What are the phases of grief?
There are a few frameworks we can use to define and explore grief, but generally we understand grief through Elizabeth Kübler-Ross description that she outlined in 1969 and spent decades refining. She describes five stages, and while others have amended aspects of Kübler-Ross’ theory, psychologists continue to agree that in general, we have five or more “stages” or phases that we move through.
The stages include denial, anger, bargaining, sadness, and acceptance. Most psychologists agree these are not necessarily experienced in a linear fashion; indeed we rarely do. While we may want a clean and linear map through grief, grief is messy, repetitive, and sneaky. Generally though, we experience more denial than anything else in the beginning, and we experience it less as we move along. As we heal we experience more and longer periods of acceptance as we have created a new set of expectations and habits.
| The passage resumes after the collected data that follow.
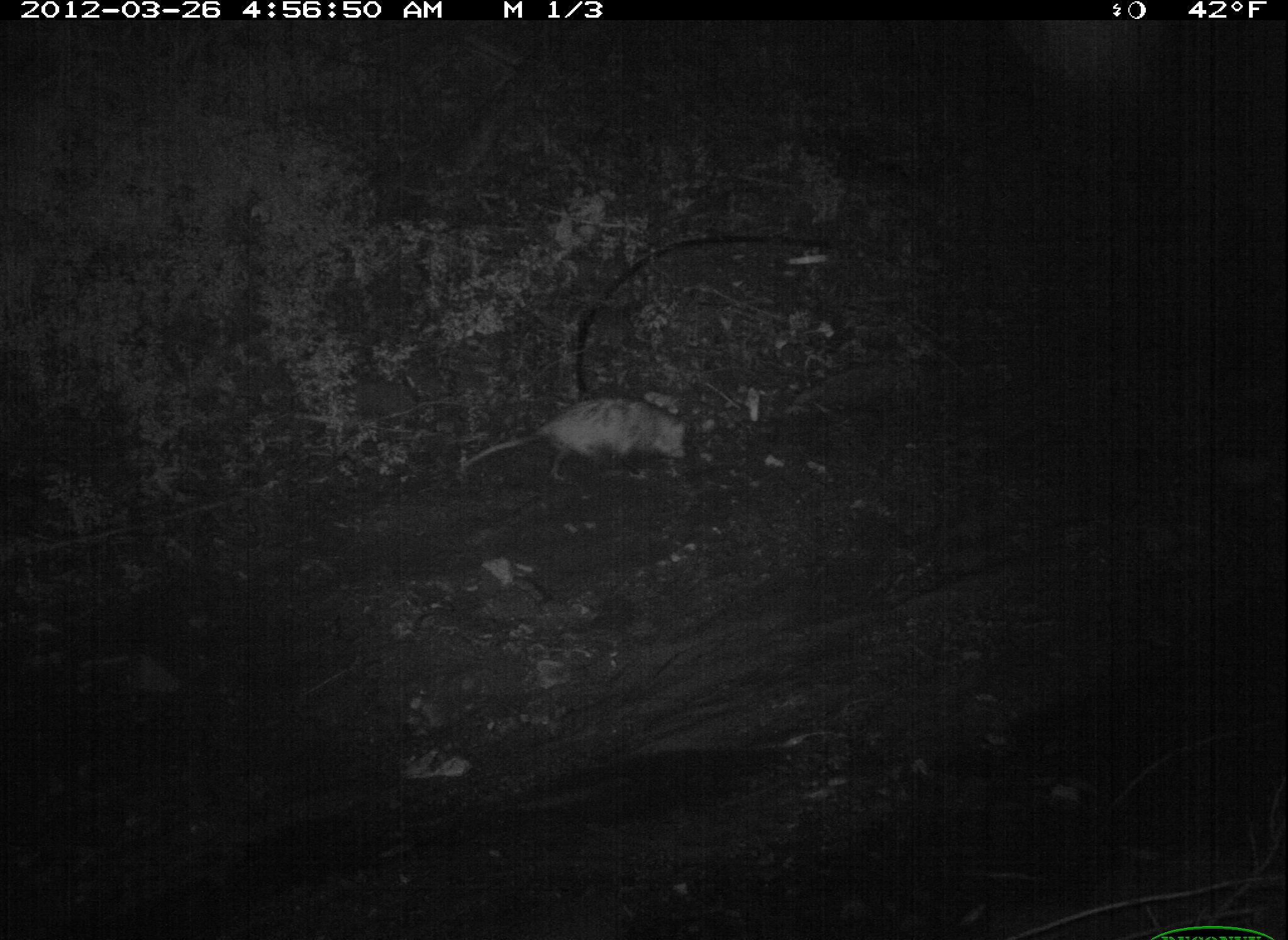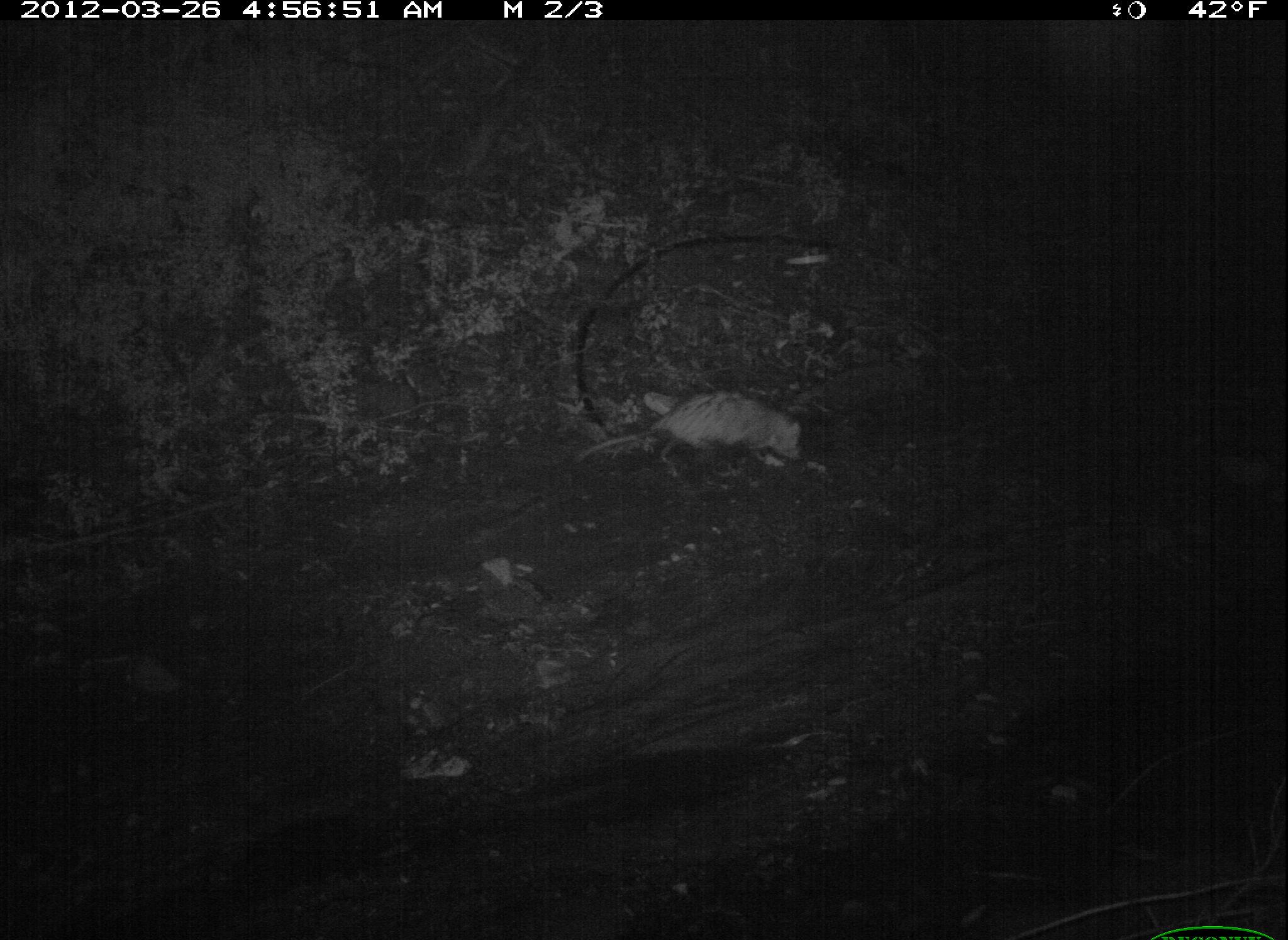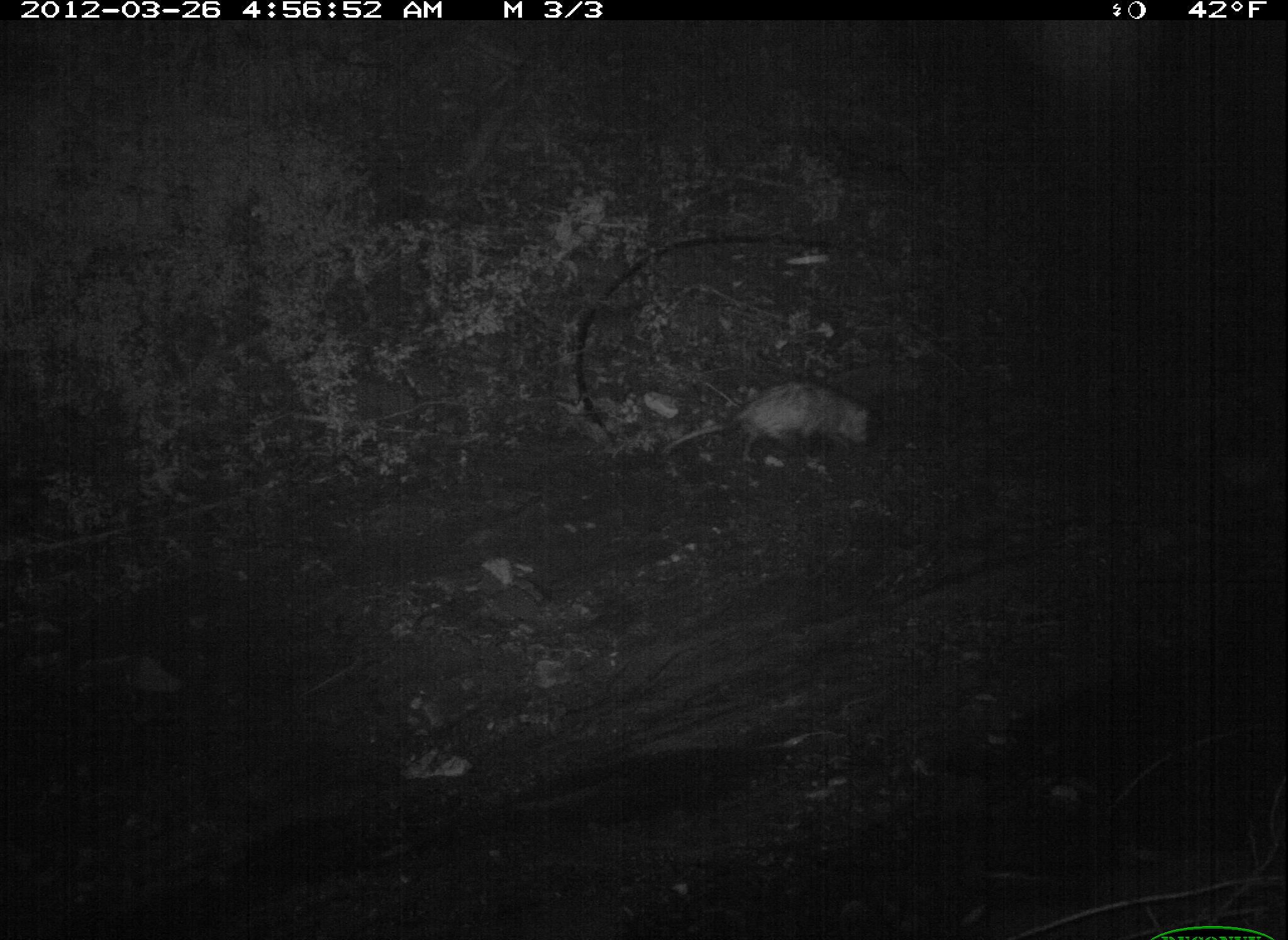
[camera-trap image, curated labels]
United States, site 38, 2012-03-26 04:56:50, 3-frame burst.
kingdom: Animalia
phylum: Chordata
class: Mammalia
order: Didelphimorphia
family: Didelphidae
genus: Didelphis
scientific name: Didelphis virginiana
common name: virginia opossum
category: opossum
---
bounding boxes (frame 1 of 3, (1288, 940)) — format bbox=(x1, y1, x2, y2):
opossum: bbox=(454, 393, 712, 494)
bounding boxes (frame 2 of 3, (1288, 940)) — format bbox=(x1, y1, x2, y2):
opossum: bbox=(584, 380, 813, 496)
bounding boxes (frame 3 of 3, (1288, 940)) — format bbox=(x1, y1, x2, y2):
opossum: bbox=(678, 356, 902, 483)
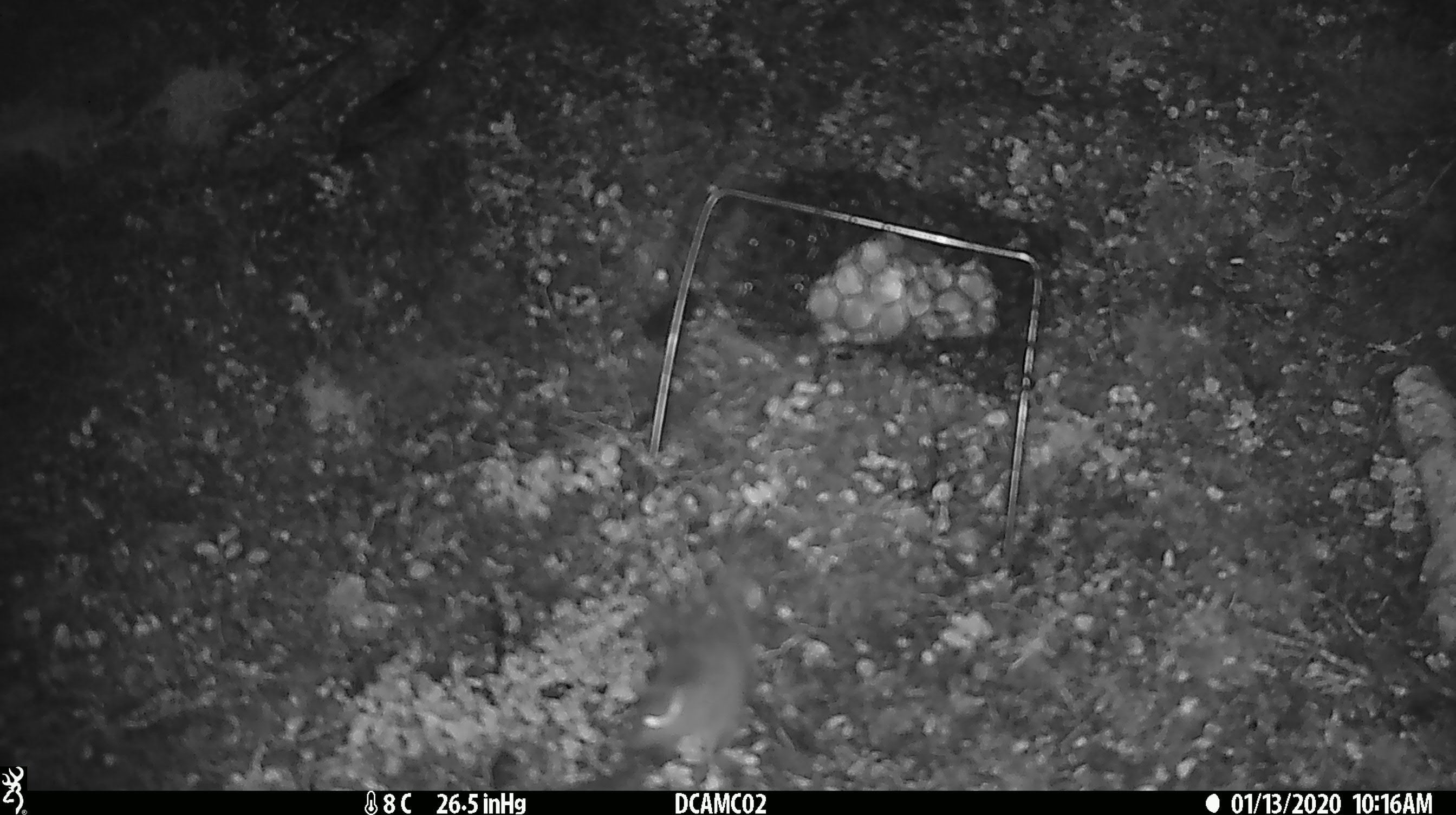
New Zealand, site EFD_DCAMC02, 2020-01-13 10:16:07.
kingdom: Animalia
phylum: Chordata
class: Mammalia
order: Rodentia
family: Muridae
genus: Mus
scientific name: Mus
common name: mouse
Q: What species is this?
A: Mouse (Mus).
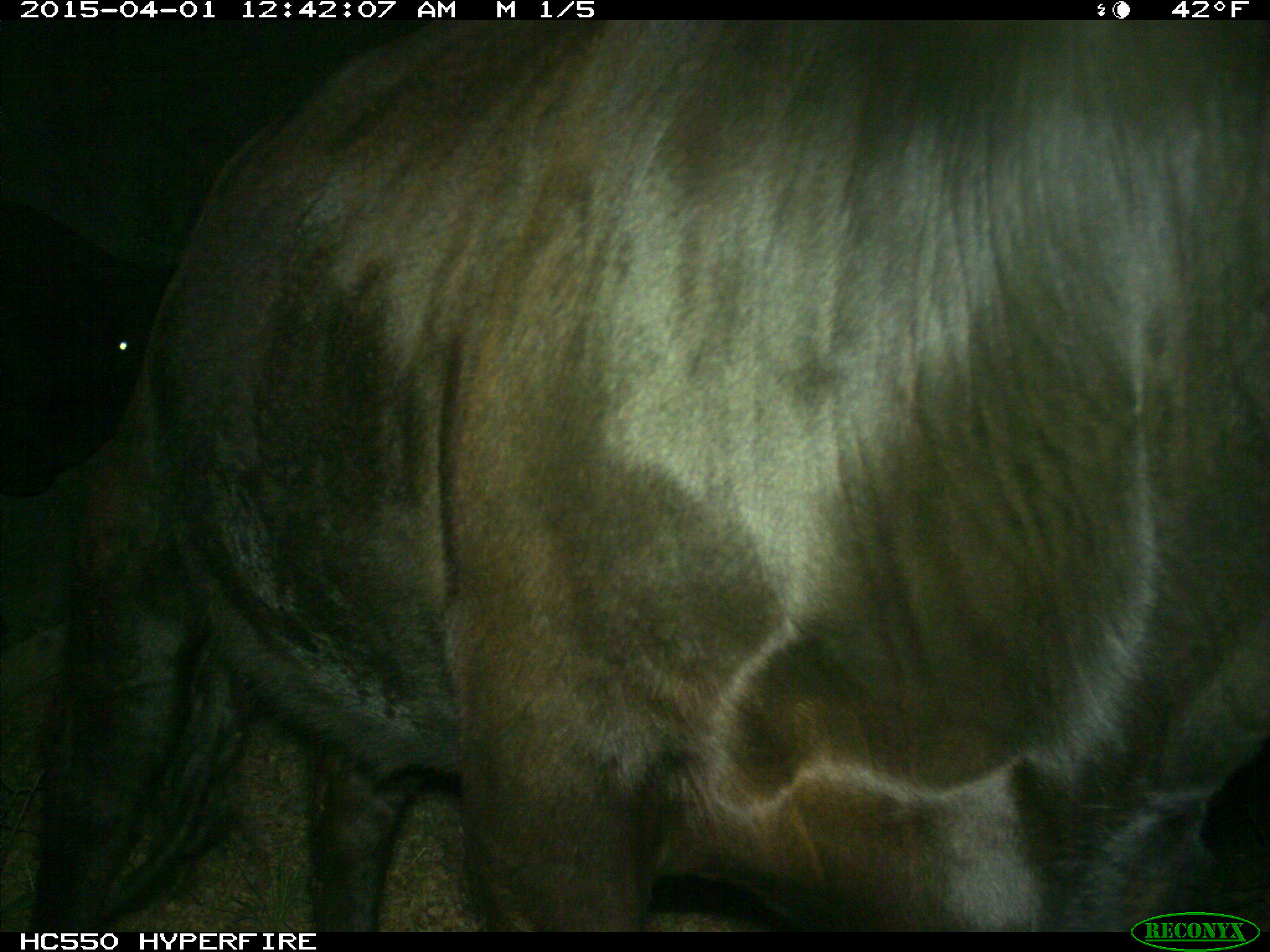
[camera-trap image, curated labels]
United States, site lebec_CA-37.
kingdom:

Denial is like a bandaid for our emotions. Our brain blocks out something extremely painful, or as much as it can, to help our brain function. Extreme pain releases a lot of chemicals in the brain that make it difficult for us to focus on daily life, and denial acts like a strainer to keep us from having too much reaction, too many chemicals, to handle. It might feel like shock, and a little bit odd as we go back to work after hearing bad news, but it is an adaptive behavior to help us finish something we can’t leave undone or to help us function until we are in a safe place to deal with the emotional fallout of an event.
Anger is that righteous frustration we feel when we have been wronged or when the loss of something is so big that other emotions just don’t allow for enough yelling or movement to communicate the pain. Anger shields us from the despair it covers up with its noise. Anger is energizing, until it has exhausts us.
Bargaining is our attempt to find the silver lining, or negotiate less of a loss. It can look like prayer or positivity, it can include trying to find a compromise with another person or begging for compromise with a diagnosis.
Finally sadness or despair settles in once we have acknowledged a loss to be true, we have admitted there is nothing else we can do, and we feel the grips of accepting reality.
This leads to acceptance, because we cannot truly create new habits, move through a new daily life, buy and sell and move the way we may need to if we still hold onto hope that something might change. Acceptance isn’t deciding the loss was actually a good thing, or changing reality. Acceptance is a full acknowledgement of our lack of control, and a desire to realign ourselves to a new reality.
These phases all look different depending on the situation, the intensity of the loss, the individual they are impacting, and the resources we have to move through them.
Consider how this looks when you grieve something personal, and when you grieve something climate-related. While the problem is very different, our mental and emotional processing tools are the same.